Fun right. But again at least I get to touch myself in the shower.

Stay healthy.

Wednesday, July 16, 2008

Grief sucks!!

Alright, I don't really have much to report. No news from the tests I had run last week. (I didn't really expect to hear anything since my doctor is away this week.) I met with my spiritual director today and really came to the clarity that while there may be something physically wrong with me I'm also depressed. And rightly so. I think I expected the grief over my brother's death to just be all done with. And honestly I wished it had been so. But it is just not the case. So I'm trying to be gentle with myself. I'm fairly certain I'm not clinically depressed--I think I'd be able to admit that if it were so. If I need medication I'm not afraid to ask for it. But right now I'm still getting out of bed even though it is a chore.

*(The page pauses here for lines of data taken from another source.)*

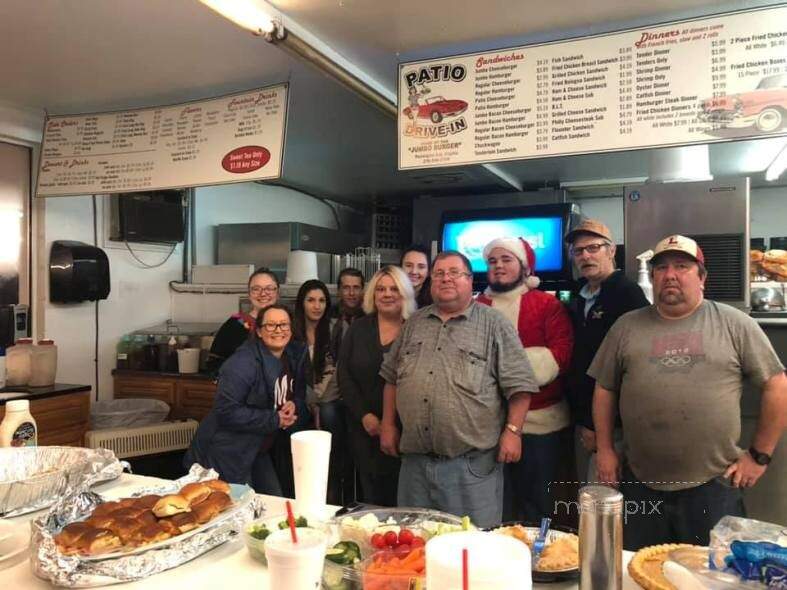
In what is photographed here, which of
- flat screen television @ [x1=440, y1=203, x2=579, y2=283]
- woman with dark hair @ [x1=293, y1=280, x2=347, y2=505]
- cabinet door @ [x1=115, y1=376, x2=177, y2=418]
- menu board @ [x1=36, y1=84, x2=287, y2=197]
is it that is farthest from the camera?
flat screen television @ [x1=440, y1=203, x2=579, y2=283]

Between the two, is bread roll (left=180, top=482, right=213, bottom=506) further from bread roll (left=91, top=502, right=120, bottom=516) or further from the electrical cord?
the electrical cord

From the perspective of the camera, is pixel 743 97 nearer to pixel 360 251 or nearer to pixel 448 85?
pixel 448 85

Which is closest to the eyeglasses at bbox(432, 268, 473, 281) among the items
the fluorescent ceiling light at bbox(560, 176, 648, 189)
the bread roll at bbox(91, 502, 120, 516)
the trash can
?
the bread roll at bbox(91, 502, 120, 516)

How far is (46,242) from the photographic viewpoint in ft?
13.6

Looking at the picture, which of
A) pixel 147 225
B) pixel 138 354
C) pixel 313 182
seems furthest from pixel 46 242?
pixel 313 182

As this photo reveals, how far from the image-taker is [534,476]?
2674 mm

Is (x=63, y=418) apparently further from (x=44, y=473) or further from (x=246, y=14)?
(x=246, y=14)

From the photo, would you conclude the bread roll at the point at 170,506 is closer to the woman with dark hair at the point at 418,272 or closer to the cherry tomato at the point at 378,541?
the cherry tomato at the point at 378,541

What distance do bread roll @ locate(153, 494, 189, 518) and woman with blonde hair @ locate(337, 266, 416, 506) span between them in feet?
4.67

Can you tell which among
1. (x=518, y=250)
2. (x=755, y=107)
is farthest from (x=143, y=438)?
(x=755, y=107)

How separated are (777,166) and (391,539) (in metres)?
5.92

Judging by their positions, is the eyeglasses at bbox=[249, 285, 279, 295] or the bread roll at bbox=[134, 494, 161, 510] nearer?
the bread roll at bbox=[134, 494, 161, 510]

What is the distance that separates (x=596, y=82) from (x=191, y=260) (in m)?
3.90

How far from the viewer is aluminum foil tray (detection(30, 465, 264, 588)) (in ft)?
4.00
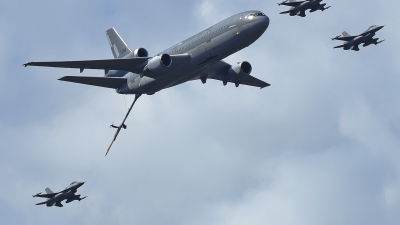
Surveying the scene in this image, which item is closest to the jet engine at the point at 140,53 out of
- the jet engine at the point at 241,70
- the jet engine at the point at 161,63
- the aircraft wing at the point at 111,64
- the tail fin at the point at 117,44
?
the aircraft wing at the point at 111,64

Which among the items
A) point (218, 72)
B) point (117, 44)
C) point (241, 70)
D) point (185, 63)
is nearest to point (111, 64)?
point (185, 63)

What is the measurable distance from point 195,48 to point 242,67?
975 cm

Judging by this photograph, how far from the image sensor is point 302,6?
83.1 m

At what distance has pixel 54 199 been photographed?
88375mm

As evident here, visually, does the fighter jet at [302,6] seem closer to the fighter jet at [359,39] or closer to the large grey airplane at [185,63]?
the fighter jet at [359,39]

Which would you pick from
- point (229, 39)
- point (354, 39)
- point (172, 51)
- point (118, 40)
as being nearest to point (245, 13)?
point (229, 39)

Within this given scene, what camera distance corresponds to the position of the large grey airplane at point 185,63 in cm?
7125

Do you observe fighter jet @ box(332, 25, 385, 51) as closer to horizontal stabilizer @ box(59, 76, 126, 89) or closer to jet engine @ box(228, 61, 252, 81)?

I'm grateful for all of you out there. I was talking today about the support I have received. One of the most significant human losses I experienced before this one was the death of my maternal grandfather when i was a senior in high school. He died while I was on spring break and so I didn't miss any school and no one knew when I returned that anything had happened. And I either didn't feel able to be vulnerable with my friends or I didn't really have the type of friends who could fully support me in my grief. But either way I remember feeling alone in that. And so I think I have been playing that tape a lot. Even though I feel much more supported now than I did then. So I have to keep reminding myself that I am not alone.

So that is it.

Peace out!

Saturday, July 12, 2008

TMI: I talk about poop a lot.

I know, I know I said I was going to write more and now it is Saturday and I haven't written anything until today. But the only response I can give is that it as been a hard week. I'm fairly certain I'm depressed. I went to the doctor on Wednesday to see if there is anything physically wrong with me. He didn't find anything initially but drew some blood to see if we can find anything out. I am been fatigued for several weeks. And the body has just been out of whack--particularly my waste evacuation part. (Nice way of saying my poop hasn't been right, huh?) And then Monday morning I woke up with a kind of sore throat and felt like my throat was filling up with phlegm. (I hope you aren't reading this post while you are eating.)

I think there is a good possibility that there is nothing physically wrong with me. I'm fairly certain I'm depressed. It has been hard coming back to work. And I think the grief that filled the past four months just came flooding over me. So I've been trying to be kind to myself and taking it easy. I went to the beach on Tuesday with my friend Alan. It was beautiful and nice to get some sun. That seemed to help a little. It also helped a little just to go to doctor, even though he couldn't immediately find anything.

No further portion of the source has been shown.